TEXTO SELECIONADO:
↓↓↓
10. Quando, esse ponto anterior (ponto V.) expressamente se refere para o “futuro”.

11. Assim, segundo tal ponto V., que suporta o decidido no ponto IX., caso se praticassem actos, que o Tribunal a quo considerasse anómalos no futuro, é que seriam considerados incidentes anómalos sujeitos a tributação e desentranhamento.

12. Pelo que considera-se o mesmo ilegal, devendo ser revogado.

13. Por outro lado, entende-se com o devido respeito, que não foi dado tratamento igual às partes.

14. Assim, nos requerimentos em causa, para além de os interessados juntarem documentos aos autos, tomaram posição processual, relativamente, a requerimentos apresentados por outros interessados, exercendo, o respectivo direito de contraditório.

15. Sendo que a cabeça de casal em requerimento de 17/09/2024 (Ref.ª citius n.º 10969863), tomou posição quanto aos requerimentos apresentados anteriormente apresentados.

16. Ora, tal requerimento da cabeça de casal, que não foi precedido “de despacho judicial que convidasse a parte à sua apresentação”! Conforme fundamentação que condenou os ora interessados em incidente anómalo.

17. Porém, no ponto VIII. do despacho recorrido, a cabeça de casal, não foi condenada em custas, nem ordenado o desentranhamento do requerimento de resposta que apresentou, sem ser previamente convidada pelo Tribunal a quo para o efeito.

18. Assim, por igualdade de fundamentação, deveria tal requerimento ser desentranhado dos autos, e a apresentante ser igualmente condenada em incidente anómalo!

19. Porém, tal não se verificou!
↑↑↑
ENTRADAS FORNECIDAS:
↓↓↓
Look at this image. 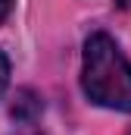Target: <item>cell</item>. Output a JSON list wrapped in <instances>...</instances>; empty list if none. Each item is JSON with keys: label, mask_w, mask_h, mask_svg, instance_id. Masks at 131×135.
Returning a JSON list of instances; mask_svg holds the SVG:
<instances>
[{"label": "cell", "mask_w": 131, "mask_h": 135, "mask_svg": "<svg viewBox=\"0 0 131 135\" xmlns=\"http://www.w3.org/2000/svg\"><path fill=\"white\" fill-rule=\"evenodd\" d=\"M81 88L91 104L131 113V60L106 32H94L84 41Z\"/></svg>", "instance_id": "6da1fadb"}, {"label": "cell", "mask_w": 131, "mask_h": 135, "mask_svg": "<svg viewBox=\"0 0 131 135\" xmlns=\"http://www.w3.org/2000/svg\"><path fill=\"white\" fill-rule=\"evenodd\" d=\"M41 113H44L41 94H37L34 88H19L16 98H13V107H9L13 123H19V126H34V123L41 119Z\"/></svg>", "instance_id": "7a4b0ae2"}, {"label": "cell", "mask_w": 131, "mask_h": 135, "mask_svg": "<svg viewBox=\"0 0 131 135\" xmlns=\"http://www.w3.org/2000/svg\"><path fill=\"white\" fill-rule=\"evenodd\" d=\"M6 85H9V60H6V54L0 50V98H3Z\"/></svg>", "instance_id": "3957f363"}, {"label": "cell", "mask_w": 131, "mask_h": 135, "mask_svg": "<svg viewBox=\"0 0 131 135\" xmlns=\"http://www.w3.org/2000/svg\"><path fill=\"white\" fill-rule=\"evenodd\" d=\"M9 13H13V0H0V22H6Z\"/></svg>", "instance_id": "277c9868"}, {"label": "cell", "mask_w": 131, "mask_h": 135, "mask_svg": "<svg viewBox=\"0 0 131 135\" xmlns=\"http://www.w3.org/2000/svg\"><path fill=\"white\" fill-rule=\"evenodd\" d=\"M116 6H122V9H131V0H116Z\"/></svg>", "instance_id": "5b68a950"}, {"label": "cell", "mask_w": 131, "mask_h": 135, "mask_svg": "<svg viewBox=\"0 0 131 135\" xmlns=\"http://www.w3.org/2000/svg\"><path fill=\"white\" fill-rule=\"evenodd\" d=\"M125 135H131V129H128V132H125Z\"/></svg>", "instance_id": "8992f818"}]
</instances>
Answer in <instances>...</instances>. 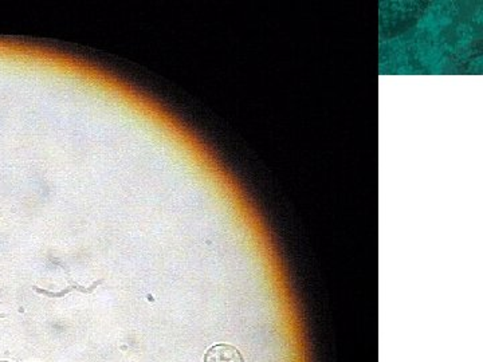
↑↑↑
DESCRIÇÃO DA TAREFA: Edite o texto selecionado e transcreva tudo desde "10. Quando, esse" até "devendo ser revogado.", substituindo "tributação" por "condenação em custas".

RESPOSTA ESPERADA:
10. Quando, esse ponto anterior (ponto V.) expressamente se refere para o “futuro”.

11. Assim, segundo tal ponto V., que suporta o decidido no ponto IX., caso se praticassem actos, que o Tribunal a quo considerasse anómalos no futuro, é que seriam considerados incidentes anómalos sujeitos a condenação em custas e desentranhamento.

12. Pelo que considera-se o mesmo ilegal, devendo ser revogado.